Beyond $60 per month, additional dollars are no longer multiplied for men, and the net gain bonus above $1,392 is gradually forfeited. At $69 per month the bonus is totally gone and the net gain remains at $1,392 for larger bets.

Of course, all of these bets over $60/month are sucker bets for men. Don’t make them.

$9 to $112 per month: Triple-bonus payouts for women

Women with BMI 33.22 or greater i.e. most of them) get $30 per pound plus bonus for their maximum net gain.

At $112/month, or $1,334 total, a woman can get $2,950.94 net gain and $4,294.94 prize, with an ROI of 219.56%. The net gain is $2,619 pulse the bonus, which is assumed by the range display to be $341.97 (corresponding to a starting weight of 300 pounds).

The bonus is depleted as the bet increases from $113 to $127 per month.

From $127 on, the bonus is zero, and the $2,610 remains for all larger bets…including the $250 per month that Tessa put down.

Coda

I am so glad that Tessa made it. She was pre-diabetic. Now she no longer is. And she got to go to the eastern seaboard to film that ad with some other winners.

And she got a lot of money—$2,610–for her efforts. Healthy Wage made nothing.

But what if she had gotten to the end of her 12 months and was close to goal, but not quite there? She would have the nasty dilemma of forfeiting $3,000 or paying another $1,500 over 6 months to extend her wager for that same period of time. She’d net only $1,160 on the entire endeavor when she finally got to goal.

Had she known what I just described about the calculator and its net gain limits, and bet $112 per month or $1,334 in the HealthyWager, her net gain would be around $2,950 if she made it in 12 months. If she had to extend, she could still pick up that money—but the extension would cost her only $672, not $1,500. Her profit after one extension would be about $2,278, not $1,160.
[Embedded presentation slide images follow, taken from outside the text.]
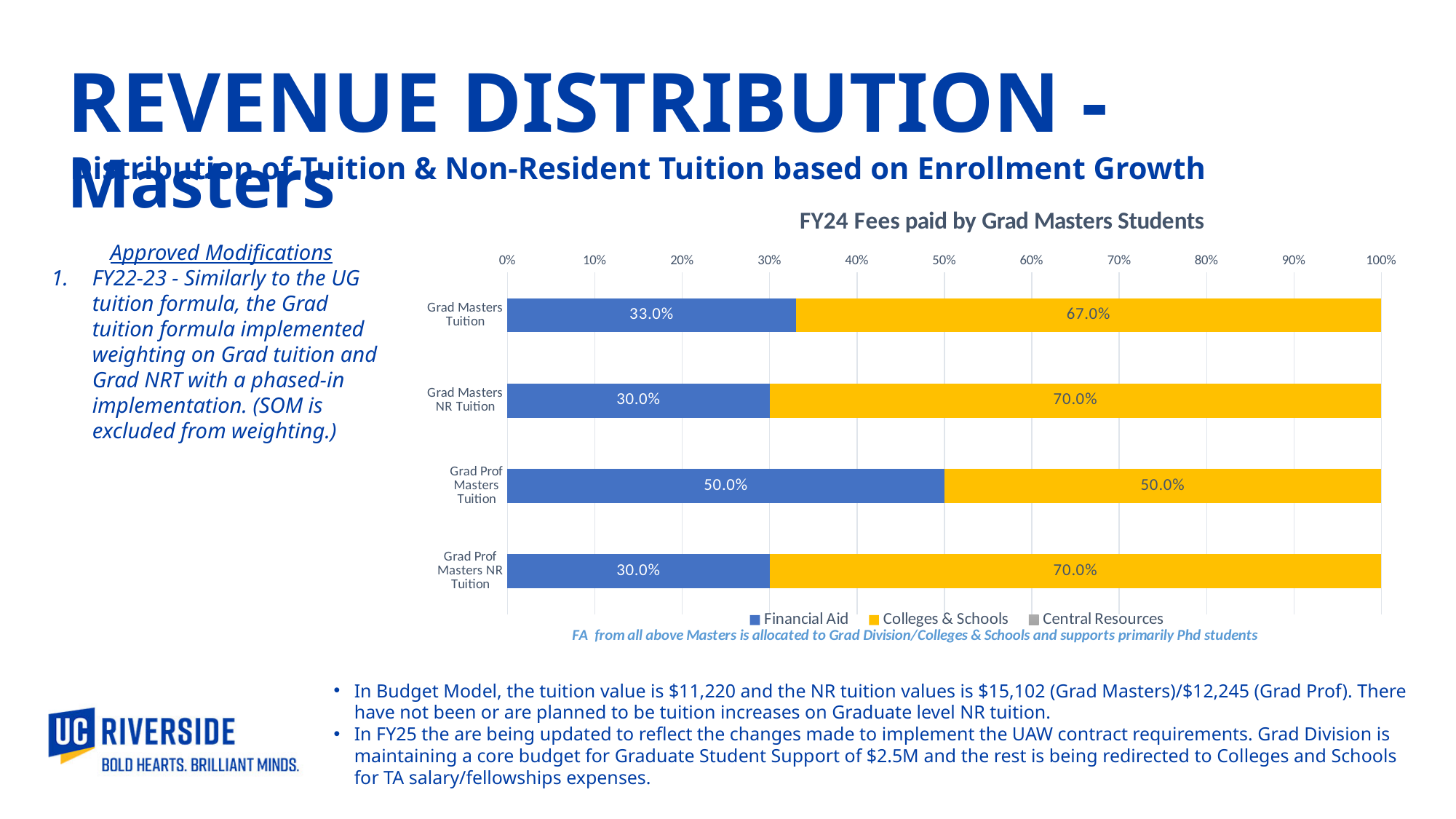
What is the Colleges & Schools share for Grad Masters NR Tuition? 70.0% What is the difference between the Colleges & Schools share and the Financial Aid share for Grad Masters Tuition? 34.0% What is the Financial Aid share for Grad Prof Masters Tuition? 50.0% What is the Financial Aid share for Grad Masters Tuition? 33.0% What is the title of the chart? FY24 Fees paid by Grad Masters Students Which category has the highest Financial Aid share? Grad Prof Masters Tuition How many categories are shown on the chart? 4 Which is larger for Grad Masters NR Tuition: the Financial Aid share or the Colleges & Schools share? Colleges & Schools What kind of chart is shown on the slide? Stacked bar chart How many series does the legend list? 3 Which category has the lowest Colleges & Schools share? Grad Prof Masters Tuition What is the Colleges & Schools share for Grad Prof Masters NR Tuition? 70.0%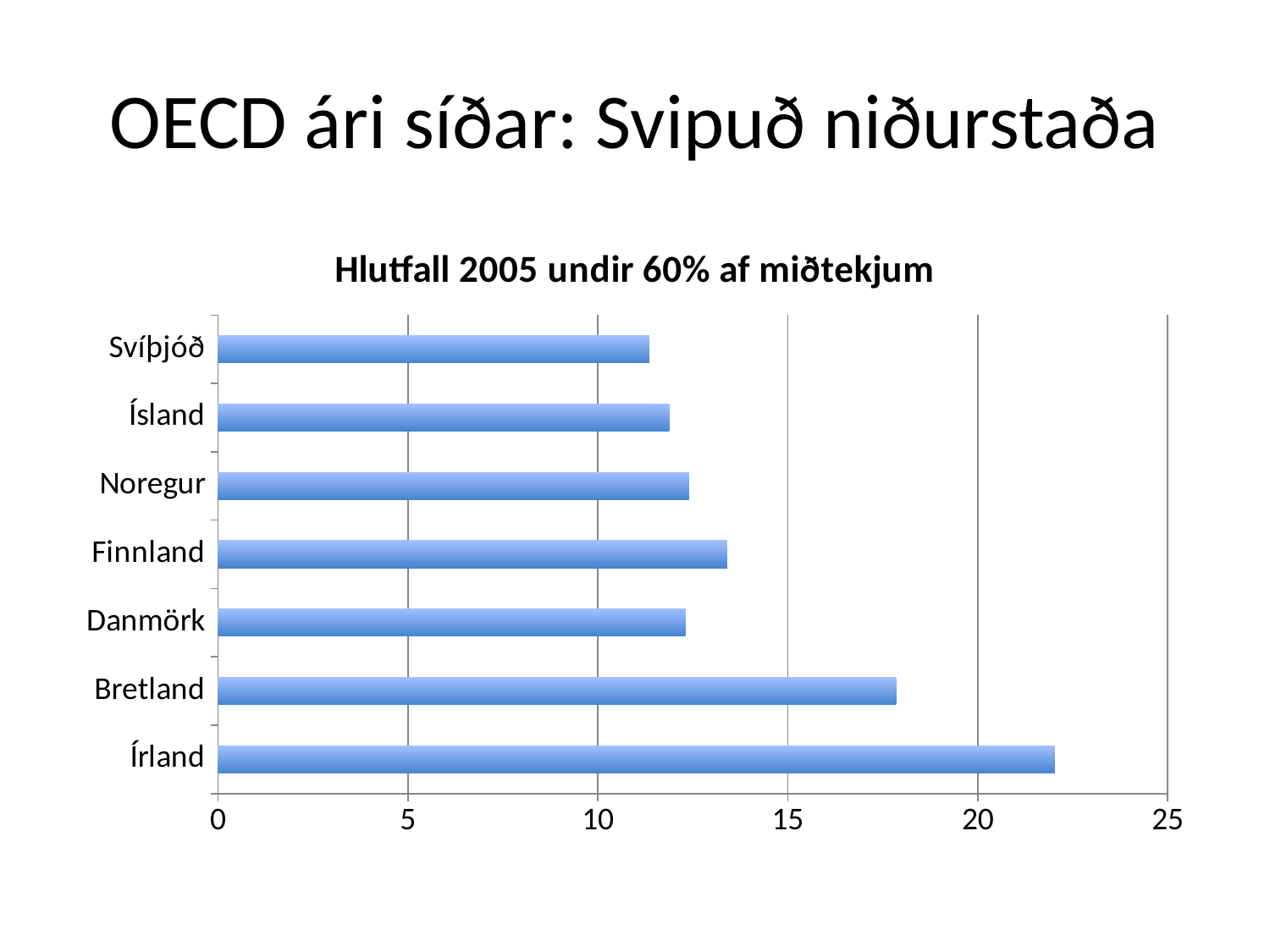
What kind of chart is shown on the slide? bar chart Which country has the lowest value in the chart? Svíþjóð Is the value for Bretland greater or less than 15? greater Is the value for Svíþjóð greater or less than 10? greater Which country has the highest value in the chart? Írland Which has the larger value, Finnland or Ísland? Finnland What is the title of the chart? Hlutfall 2005 undir 60% af miðtekjum Is the value for Írland greater or less than 20? greater How many countries are shown in the chart? 7 Which has the larger value, Írland or Bretland? Írland Which has the larger value, Bretland or Finnland? Bretland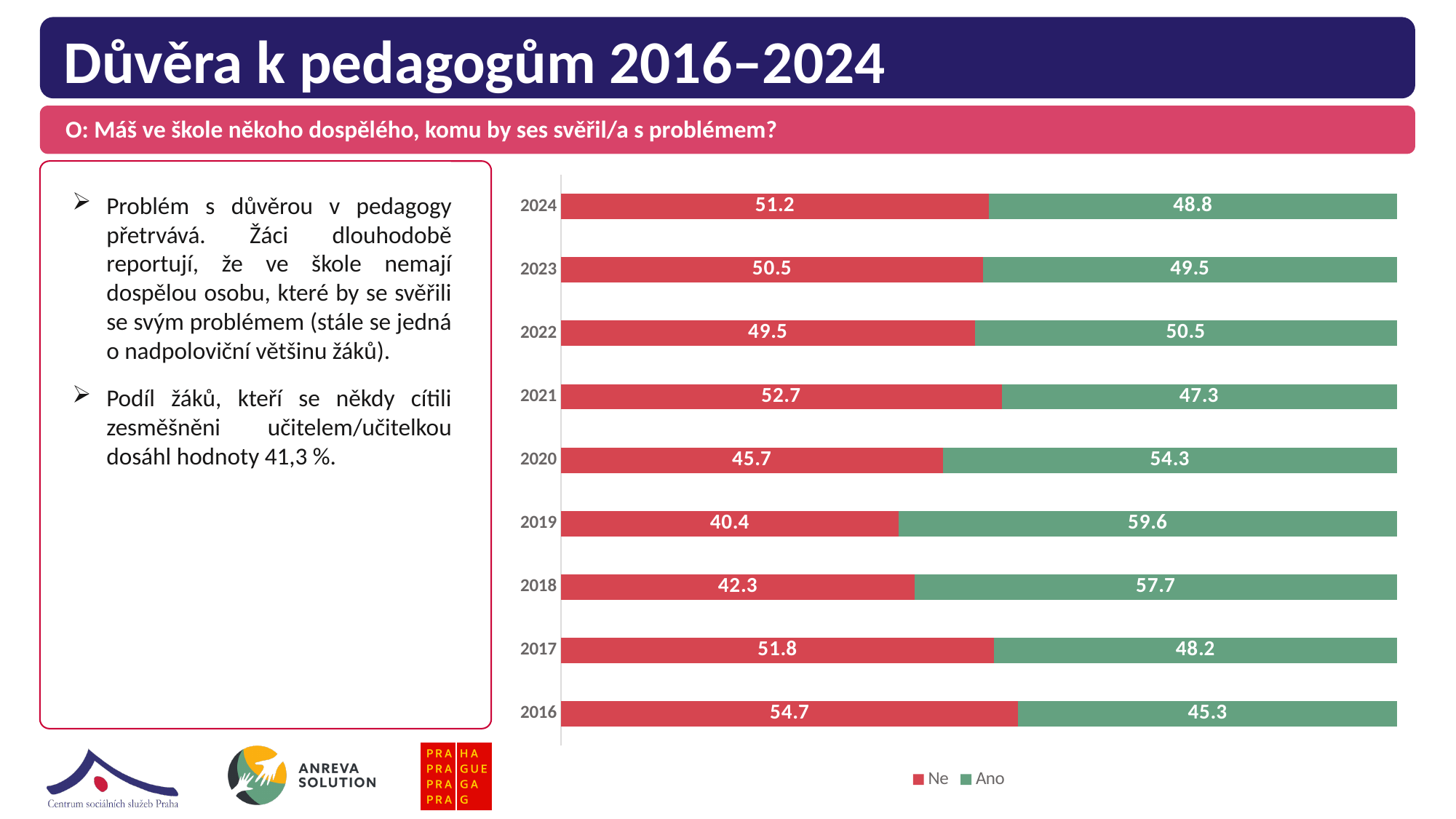
In which year is the "Ne" value the lowest? 2019 What is the total of the stacked bar for 2020? 100 Which is larger: the "Ne" value in 2021 or the "Ne" value in 2020? 2021 What is the value for "Ne" in 2024? 51.2 How many years are shown on the chart? 9 In which year is the "Ano" value the highest? 2019 What is the value for "Ano" in 2019? 59.6 How many series does the legend list? 2 What kind of chart is shown on the slide? Stacked bar chart What is the value for "Ne" in 2016? 54.7 What is the difference between the "Ne" and "Ano" values in 2024? 2.4 In which year is the "Ne" value the highest? 2016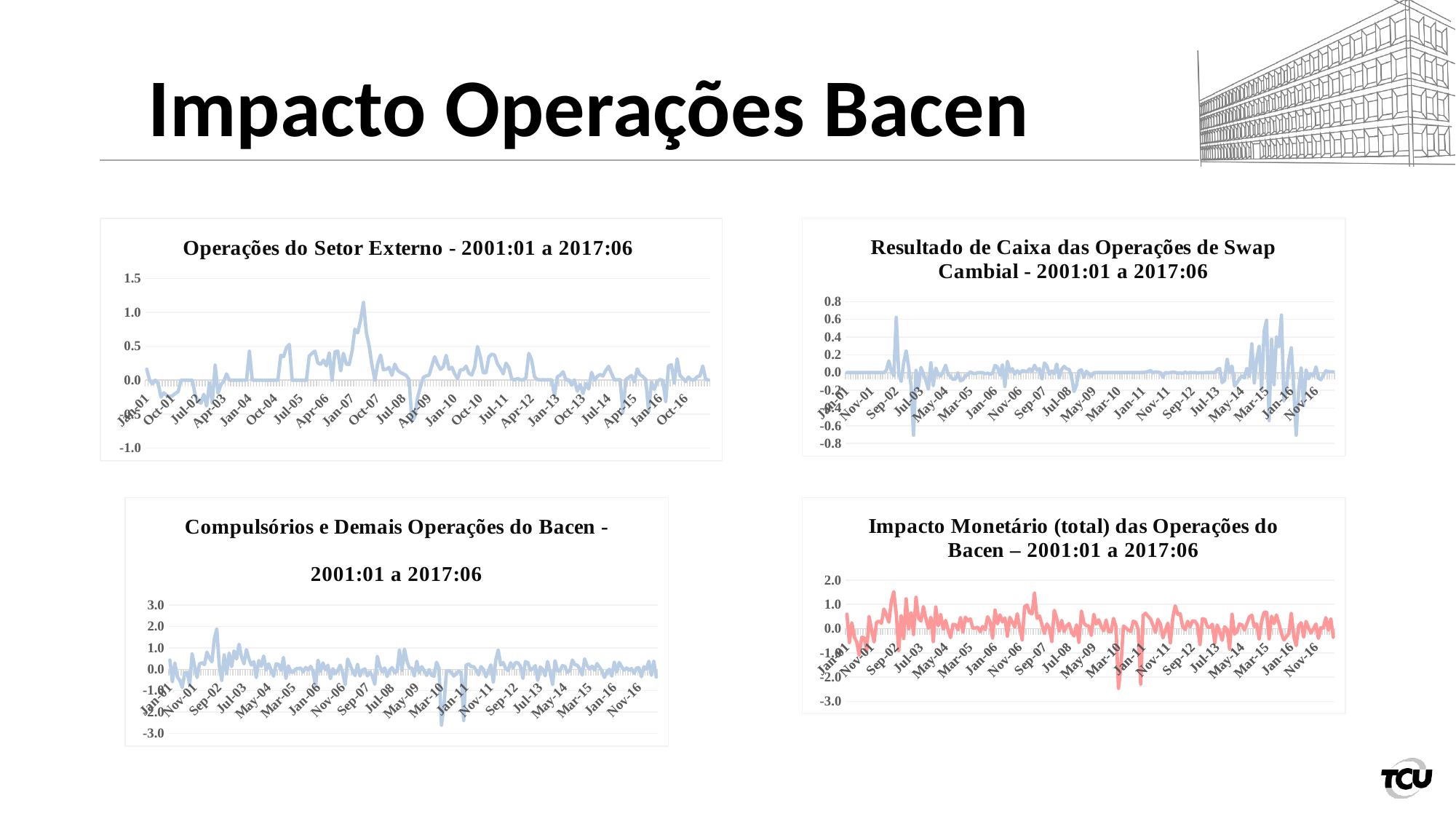
In the 'Impacto Monetário (total) das Operações do Bacen' chart, is the peak value around Sep-02 greater or less than 1.0? greater In the 'Resultado de Caixa das Operações de Swap Cambial' chart, is the highest value around Jan-16 greater or less than 0.4? greater In the 'Impacto Monetário (total) das Operações do Bacen' chart, is the lowest value around Mar-10 greater or less than -2.0? less What is the title of the bottom-right chart? Impacto Monetário (total) das Operações do Bacen – 2001:01 a 2017:06 How many charts are shown on the slide? 4 What kind of chart is 'Operações do Setor Externo - 2001:01 a 2017:06'? line chart In the 'Impacto Monetário (total) das Operações do Bacen' chart, what colour is the plotted line? red What kind of chart is 'Impacto Monetário (total) das Operações do Bacen – 2001:01 a 2017:06'? line chart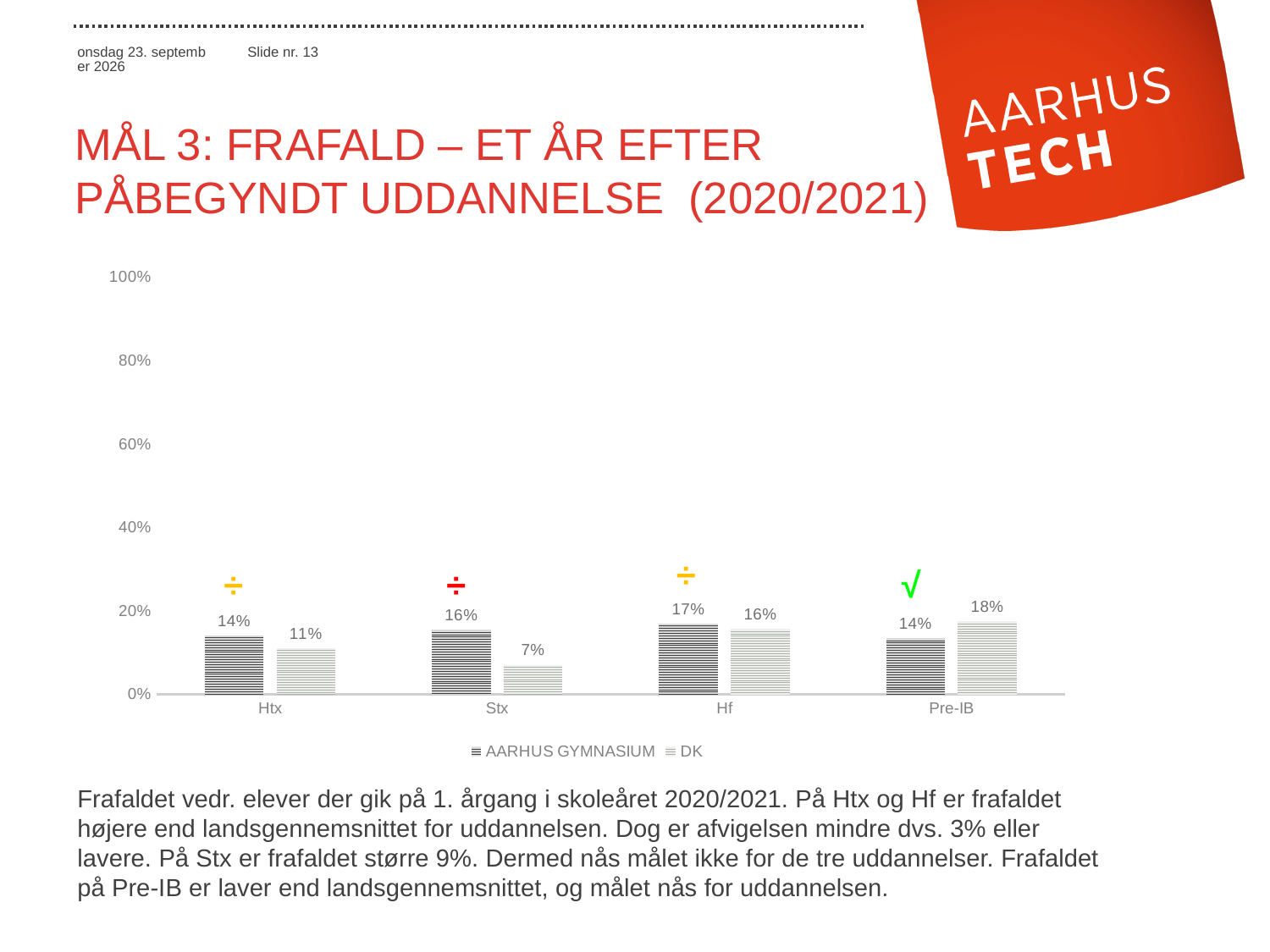
What is the AARHUS GYMNASIUM value for Hf? 17% For Pre-IB, which is larger: the AARHUS GYMNASIUM value or the DK value? DK Which category has the lowest DK value? Stx How many series does the legend list? 2 What is the DK value for Pre-IB? 18% What is the difference between the AARHUS GYMNASIUM and DK values for Stx? 9% What is the AARHUS GYMNASIUM value for Htx? 14% Which category has the highest AARHUS GYMNASIUM value? Hf How many categories are shown on the x axis? 4 What kind of chart is shown on the slide? Bar chart What is the DK value for Stx? 7% What is the difference between the DK and AARHUS GYMNASIUM values for Pre-IB? 4%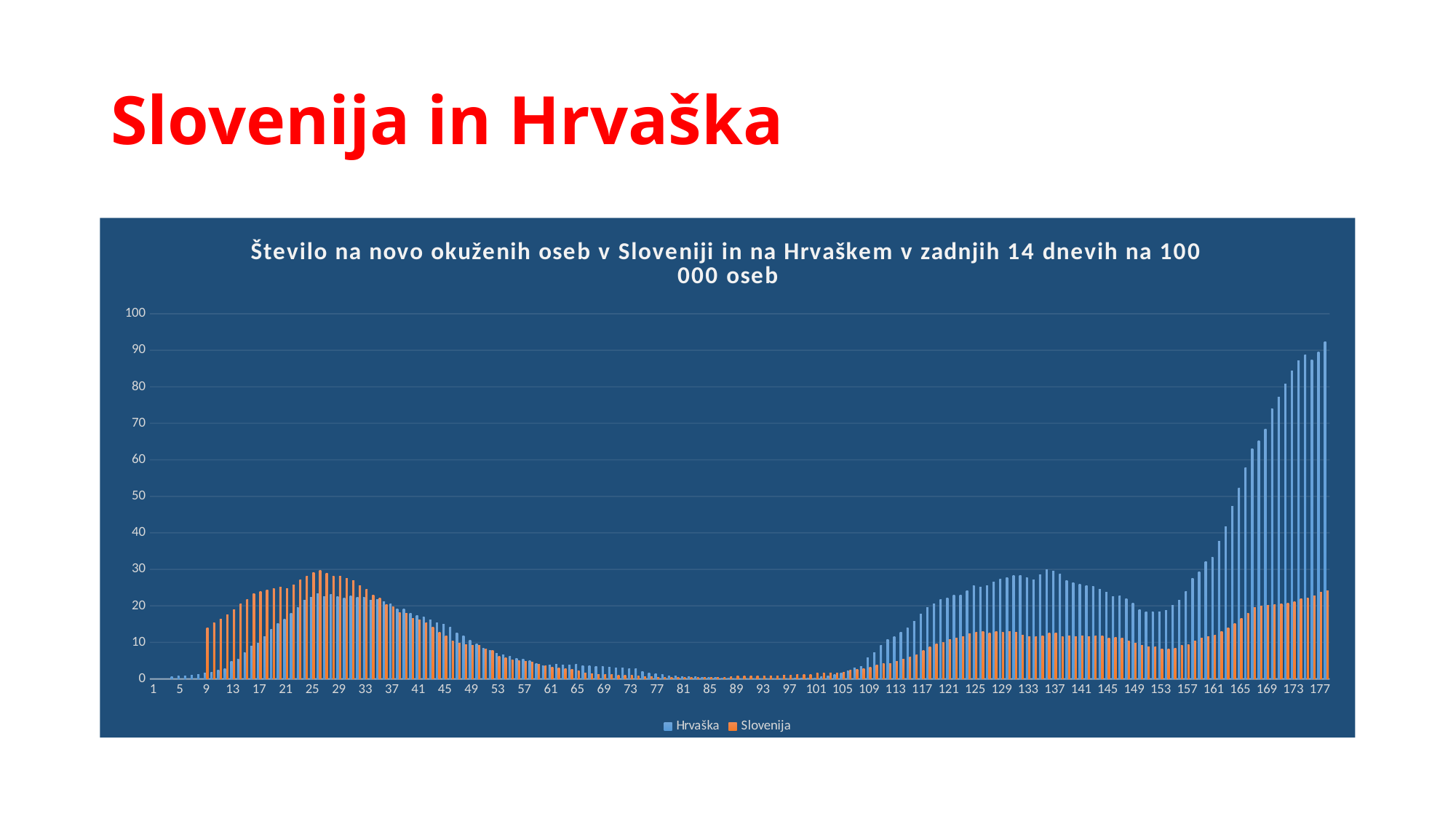
What kind of chart is shown on the slide? bar chart At point 25, which series has the larger value, Hrvaška or Slovenija? Slovenija Do the values for Hrvaška rise or fall from point 161 to point 177? rise Is the value for Hrvaška at point 85 greater or less than 10? less Is the value for Slovenija at point 125 greater or less than 20? less Which series reaches the highest value anywhere on the chart? Hrvaška Is the value for Hrvaška at point 177 greater or less than 80? greater How many series does the chart's legend list? 2 What is the title of the chart? Število na novo okuženih oseb v Sloveniji in na Hrvaškem v zadnjih 14 dnevih na 100 000 oseb At point 177, which series has the larger value, Hrvaška or Slovenija? Hrvaška What are the two series named in the legend? Hrvaška and Slovenija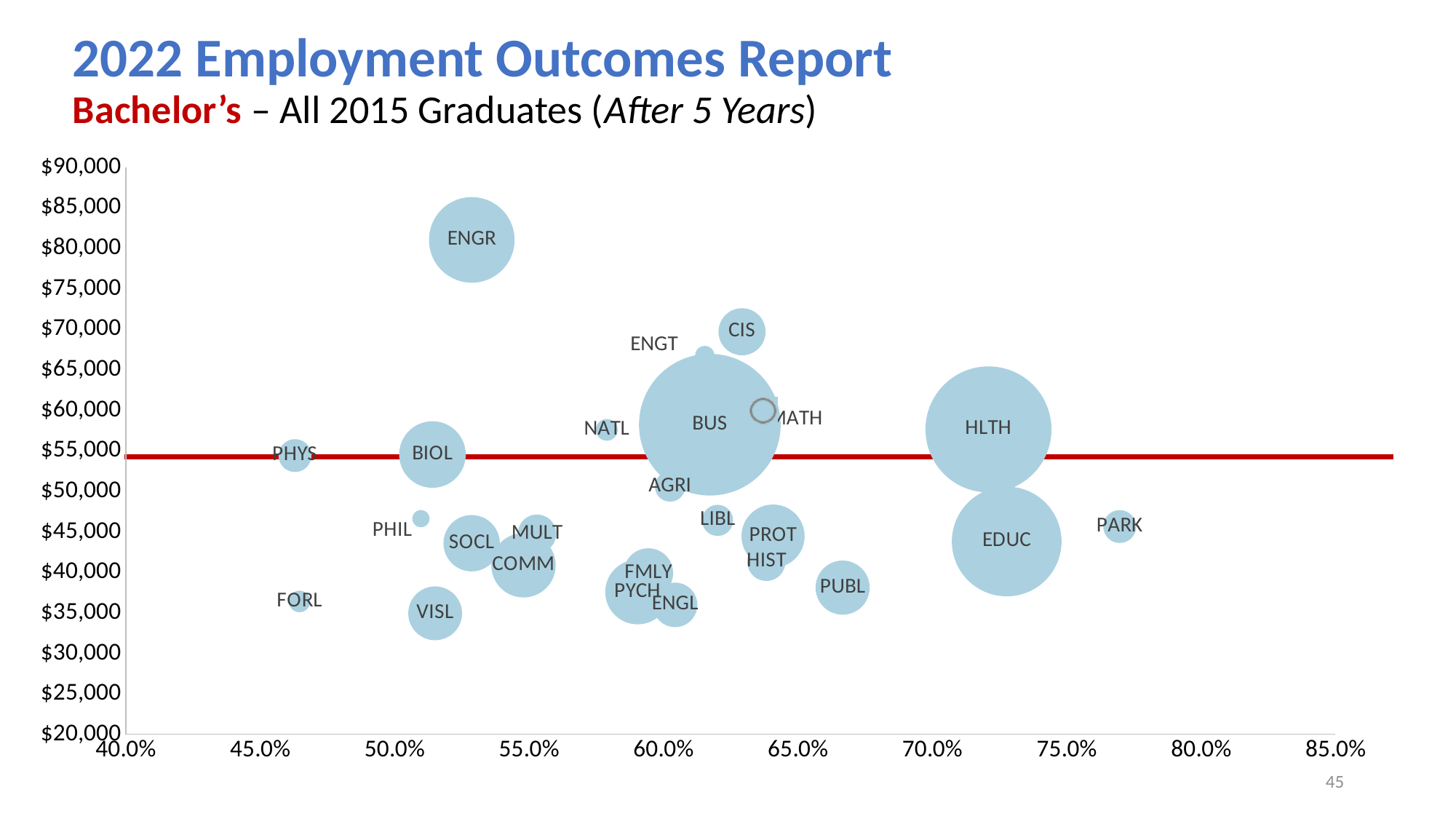
Which program has the highest value on the vertical (salary) axis? ENGR Which program has a higher salary value, ENGR or CIS? ENGR Is the horizontal-axis value for ENGR greater or less than 55.0%? less Is the salary value for CIS greater or less than $65,000? greater Which program has a higher salary value, HLTH or EDUC? HLTH Is the salary value for ENGR greater or less than $75,000? greater What kind of chart is shown on the slide? bubble chart Which program is positioned furthest to the right on the horizontal (percentage) axis? PARK What colour is the horizontal reference line drawn across the chart? red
The $250 per month is definitely a motivating factor. Perhaps it performs that function better for some people than $112 would (but not me!). But if you feel you need to put that extra $138 per month to work, you can do so by investing in 12-week challenges, or 8-week step challenges… or $10,000 jackpots (affiliate link to earn me commissions; thanks in advance!). These are not subject to net gain restrictions.

I don’t mean to be a Debbie Downer, but net gain caps are net gain caps.